What is expected:
Pull out every line in the records below that contains the string "legend". Case counts.

Material for this task:
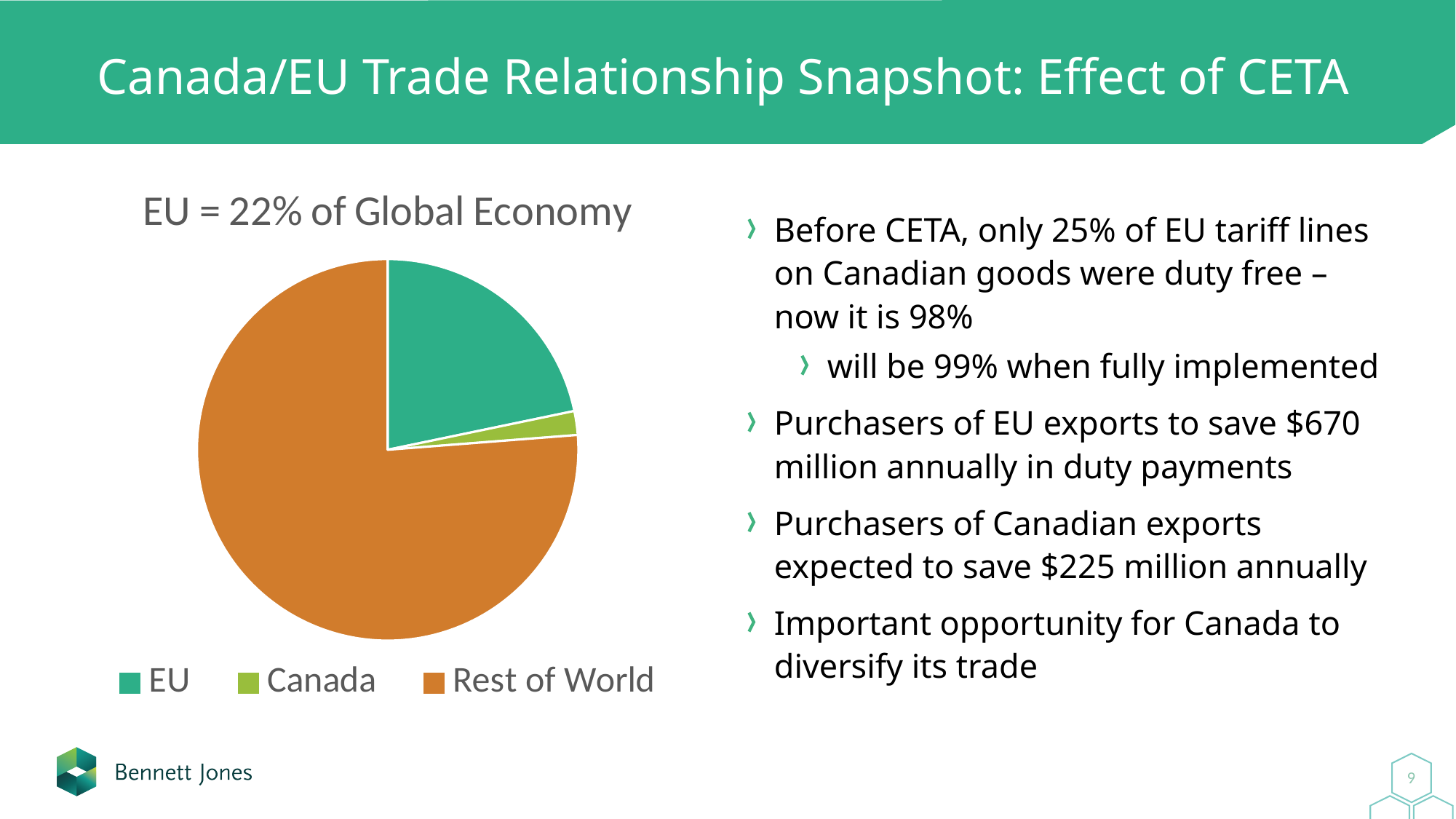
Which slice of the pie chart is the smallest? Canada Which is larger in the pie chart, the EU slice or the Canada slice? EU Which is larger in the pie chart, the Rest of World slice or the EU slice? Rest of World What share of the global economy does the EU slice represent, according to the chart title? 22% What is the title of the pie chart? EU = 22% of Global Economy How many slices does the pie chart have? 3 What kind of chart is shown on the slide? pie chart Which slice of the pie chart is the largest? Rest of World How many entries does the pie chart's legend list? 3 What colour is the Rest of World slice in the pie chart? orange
--
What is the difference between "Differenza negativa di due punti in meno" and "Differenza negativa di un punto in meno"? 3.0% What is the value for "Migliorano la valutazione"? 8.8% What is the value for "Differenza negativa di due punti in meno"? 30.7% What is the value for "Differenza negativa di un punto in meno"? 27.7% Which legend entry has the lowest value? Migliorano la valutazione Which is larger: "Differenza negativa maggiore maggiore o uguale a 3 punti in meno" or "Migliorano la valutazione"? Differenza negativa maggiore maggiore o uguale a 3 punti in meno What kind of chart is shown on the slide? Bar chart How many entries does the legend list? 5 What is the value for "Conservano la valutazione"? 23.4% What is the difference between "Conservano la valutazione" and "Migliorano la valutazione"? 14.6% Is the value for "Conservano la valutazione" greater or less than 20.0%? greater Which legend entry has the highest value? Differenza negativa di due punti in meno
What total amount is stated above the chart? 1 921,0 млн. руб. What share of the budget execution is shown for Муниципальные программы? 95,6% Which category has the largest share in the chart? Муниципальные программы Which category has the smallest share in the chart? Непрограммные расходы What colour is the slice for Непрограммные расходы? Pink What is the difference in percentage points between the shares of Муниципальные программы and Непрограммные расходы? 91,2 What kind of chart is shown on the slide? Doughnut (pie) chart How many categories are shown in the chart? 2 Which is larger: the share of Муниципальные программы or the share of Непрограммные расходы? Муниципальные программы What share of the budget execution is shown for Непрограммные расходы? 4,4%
* * *
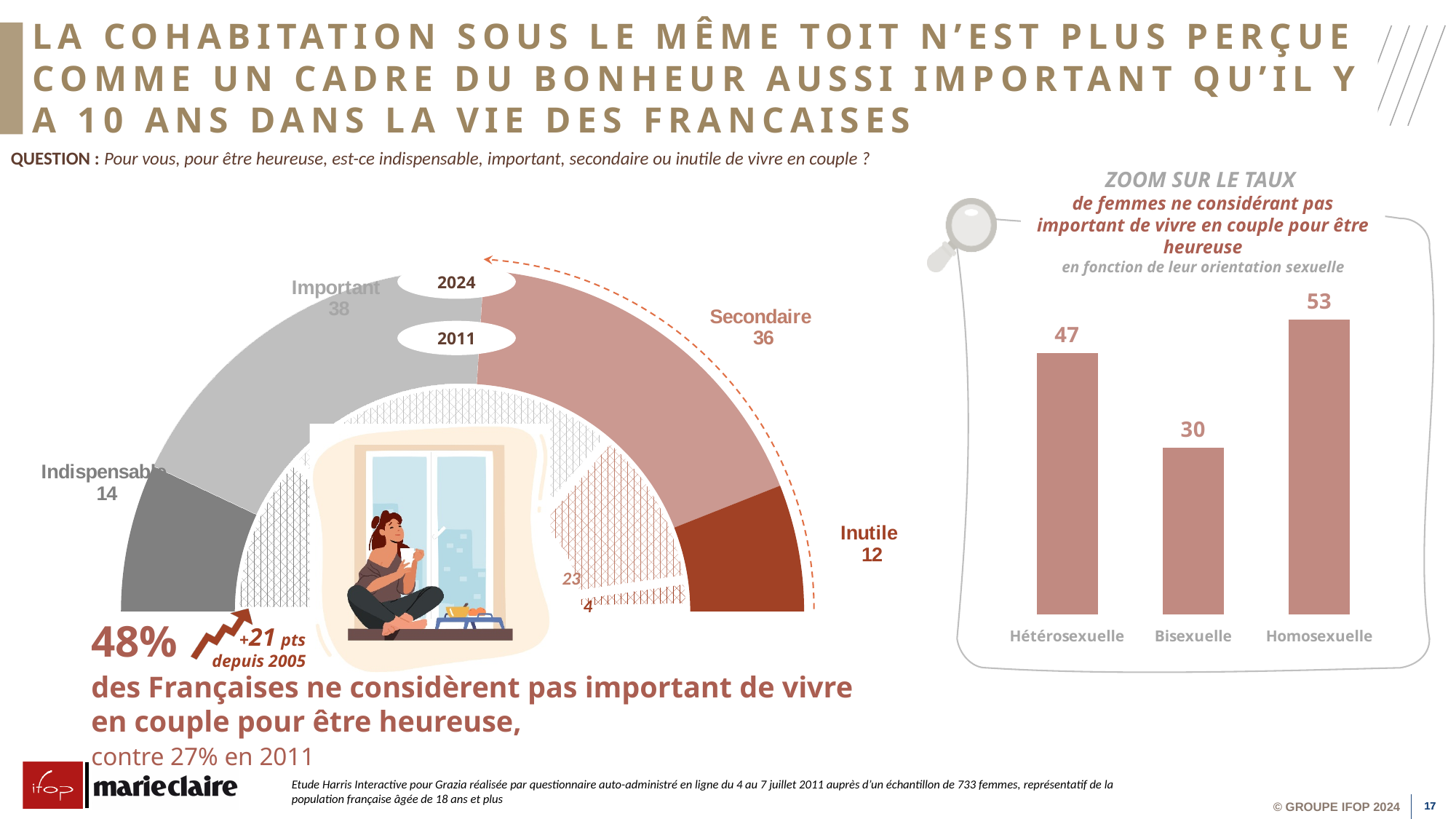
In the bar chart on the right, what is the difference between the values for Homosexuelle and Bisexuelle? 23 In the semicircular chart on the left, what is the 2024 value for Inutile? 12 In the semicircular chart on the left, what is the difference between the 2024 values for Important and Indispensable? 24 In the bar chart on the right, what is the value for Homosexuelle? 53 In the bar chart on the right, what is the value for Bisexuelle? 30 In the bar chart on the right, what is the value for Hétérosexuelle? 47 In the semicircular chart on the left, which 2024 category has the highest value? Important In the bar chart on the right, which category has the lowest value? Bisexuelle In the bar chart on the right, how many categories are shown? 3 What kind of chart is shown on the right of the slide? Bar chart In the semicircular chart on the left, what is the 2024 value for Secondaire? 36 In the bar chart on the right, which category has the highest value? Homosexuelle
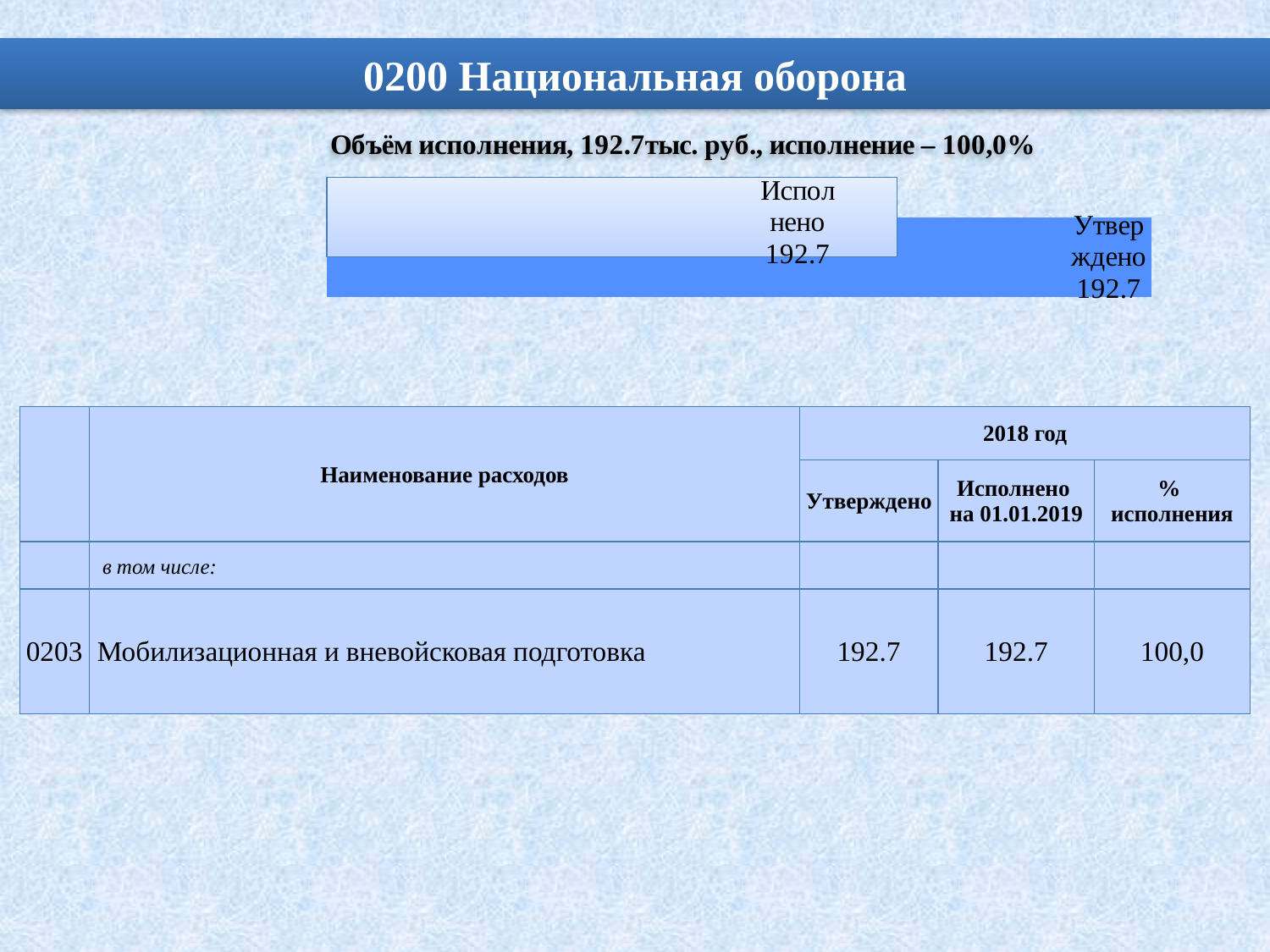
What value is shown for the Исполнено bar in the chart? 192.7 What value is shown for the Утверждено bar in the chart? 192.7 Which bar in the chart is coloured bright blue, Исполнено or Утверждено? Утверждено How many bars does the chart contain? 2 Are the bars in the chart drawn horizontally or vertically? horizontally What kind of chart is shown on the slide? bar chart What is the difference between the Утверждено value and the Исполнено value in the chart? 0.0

Written response:
Which slice of the pie chart is the smallest? Canada Which is larger in the pie chart, the EU slice or the Canada slice? EU Which is larger in the pie chart, the Rest of World slice or the EU slice? Rest of World What share of the global economy does the EU slice represent, according to the chart title? 22% What is the title of the pie chart? EU = 22% of Global Economy How many slices does the pie chart have? 3 What kind of chart is shown on the slide? pie chart Which slice of the pie chart is the largest? Rest of World How many entries does the pie chart's legend list? 3 What colour is the Rest of World slice in the pie chart? orange
What is the difference between "Differenza negativa di due punti in meno" and "Differenza negativa di un punto in meno"? 3.0% What is the value for "Migliorano la valutazione"? 8.8% What is the value for "Differenza negativa di due punti in meno"? 30.7% What is the value for "Differenza negativa di un punto in meno"? 27.7% Which legend entry has the lowest value? Migliorano la valutazione Which is larger: "Differenza negativa maggiore maggiore o uguale a 3 punti in meno" or "Migliorano la valutazione"? Differenza negativa maggiore maggiore o uguale a 3 punti in meno What kind of chart is shown on the slide? Bar chart How many entries does the legend list? 5 What is the value for "Conservano la valutazione"? 23.4% What is the difference between "Conservano la valutazione" and "Migliorano la valutazione"? 14.6% Is the value for "Conservano la valutazione" greater or less than 20.0%? greater Which legend entry has the highest value? Differenza negativa di due punti in meno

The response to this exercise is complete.